== EXERCISE PROMPT ==
Below this line is a set of entries; quote exactly the lines from the line that contains "Standing vote fraction: 90%." to the line that contains "genus: Syncerus", both lines included.

*** TASK DATA Section Begins ***

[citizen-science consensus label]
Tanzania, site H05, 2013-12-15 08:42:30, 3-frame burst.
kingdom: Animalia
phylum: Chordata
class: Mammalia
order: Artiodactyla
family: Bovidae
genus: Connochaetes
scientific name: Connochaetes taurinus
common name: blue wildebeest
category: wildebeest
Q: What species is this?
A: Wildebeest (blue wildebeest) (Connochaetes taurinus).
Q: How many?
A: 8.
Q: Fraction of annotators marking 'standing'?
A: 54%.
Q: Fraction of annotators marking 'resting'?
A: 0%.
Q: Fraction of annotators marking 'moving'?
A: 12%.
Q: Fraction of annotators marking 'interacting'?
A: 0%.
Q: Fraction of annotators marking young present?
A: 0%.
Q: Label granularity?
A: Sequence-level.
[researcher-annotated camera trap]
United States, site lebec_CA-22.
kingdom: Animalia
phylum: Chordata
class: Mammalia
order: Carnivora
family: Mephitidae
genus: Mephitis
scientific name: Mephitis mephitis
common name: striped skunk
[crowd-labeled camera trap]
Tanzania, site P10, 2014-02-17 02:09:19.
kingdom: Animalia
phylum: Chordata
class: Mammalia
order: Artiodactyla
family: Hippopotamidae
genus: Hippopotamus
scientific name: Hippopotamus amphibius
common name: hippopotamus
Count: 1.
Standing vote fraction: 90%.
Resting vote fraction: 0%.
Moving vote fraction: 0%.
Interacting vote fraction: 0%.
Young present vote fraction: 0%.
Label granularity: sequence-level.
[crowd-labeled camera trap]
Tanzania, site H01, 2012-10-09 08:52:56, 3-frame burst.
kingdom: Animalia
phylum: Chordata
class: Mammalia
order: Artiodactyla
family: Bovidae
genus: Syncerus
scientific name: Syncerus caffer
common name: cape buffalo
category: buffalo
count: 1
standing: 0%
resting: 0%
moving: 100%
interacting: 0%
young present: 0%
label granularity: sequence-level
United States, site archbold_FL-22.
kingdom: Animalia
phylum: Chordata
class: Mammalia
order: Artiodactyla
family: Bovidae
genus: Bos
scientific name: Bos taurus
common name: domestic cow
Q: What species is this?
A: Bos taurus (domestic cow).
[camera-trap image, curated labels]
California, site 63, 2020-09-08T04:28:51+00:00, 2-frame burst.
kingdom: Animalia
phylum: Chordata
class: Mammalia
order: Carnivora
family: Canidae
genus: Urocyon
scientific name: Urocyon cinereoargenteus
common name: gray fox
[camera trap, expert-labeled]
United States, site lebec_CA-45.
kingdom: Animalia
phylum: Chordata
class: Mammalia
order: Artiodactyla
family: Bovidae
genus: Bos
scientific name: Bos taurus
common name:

*** TASK DATA Section Ends ***

== ANSWER SPACE ==
Standing vote fraction: 90%.
Resting vote fraction: 0%.
Moving vote fraction: 0%.
Interacting vote fraction: 0%.
Young present vote fraction: 0%.
Label granularity: sequence-level.
[crowd-labeled camera trap]
Tanzania, site H01, 2012-10-09 08:52:56, 3-frame burst.
kingdom: Animalia
phylum: Chordata
class: Mammalia
order: Artiodactyla
family: Bovidae
genus: Syncerus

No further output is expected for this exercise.